Alpenstück Bäckerei: orgasmic pretzels

The “Designer Heimat” trend is growing ever stronger on the Berlin food scene: slick interiors, rustic ‘German’ imagery evoking rural idylls (without a hint of tasteless nationalism) and, of course, ‘authentic’, high-priced food – usually harking from the mountainous southern end of the Bundesrepublik.

Alpenstück Bäckerei, 9 Gartenstraße, 10115
Photo by Tamsin Ross Van Lessen

The “Designer Heimat” trend is growing ever stronger on the Berlin food scene: slick interiors, rustic ‘German’ imagery evoking rural idylls (without a hint of tasteless nationalism) and, of course, ‘authentic’, high-priced food – usually harking from the mountainous southern end of the Bundesrepublik. Alpenstück Bäckerei is a little offshoot of the Alpenstück restaurant across the street: a busy, white-walled, piles-of-chopped-wood, €18.50-per-Schnitzel kind of place on the fringes of Mitte’s gallery district. It belongs to this genre, even though the prices are more modest than those of its older sibling… It’s only a bakery, after all.

A bakery should first and foremost be judged by its baked goods – and this Bäckerei is a real Fest for bread fans: the dense German loafs, baguettes, delicate Brötchen, shell-shaped sweet rolls (Mutschel, delicious with coffee) and cakes displayed in boutique fashion all look and taste great. The highlight here are the orgasm-inducing Laugenbrezln (€0.90; €1.40 with butter) – the best pretzel we’ve ever dug our teeth into. So it’s breakfast heaven here, unless you prefer a Bio egg or a bowl of Bircher muesli.
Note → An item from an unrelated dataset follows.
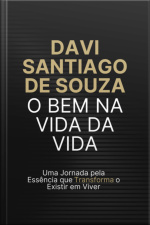 O Bem Na Vida Da Vida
Lunch is a more wholesome affair. We tried two specials (each €6.90): the bread dumplings with mushroom-cream sauce and salad; and the lentils with homemade Spätzle (eggy German pasta served, in this case, without cheese, but you can order the Käse version as a main course) and salad. Neither plate was anything fancy, but they both utterly satisfied us with their rustic simplicity.

For dessert, we munched on (extra large!) pieces of Blechkuchen topped with pears. Absolutely delicious! So don’t let yourself be put off by the waft of gentrification that hits you like a sledgehammer when you enter the Bäckerei. The people eating there weren’t actually the new-Berliner Barbour-jacket-wearing types, just relatively normal-looking Mitte folks – and the food is light years away from what’s served at an average bakery.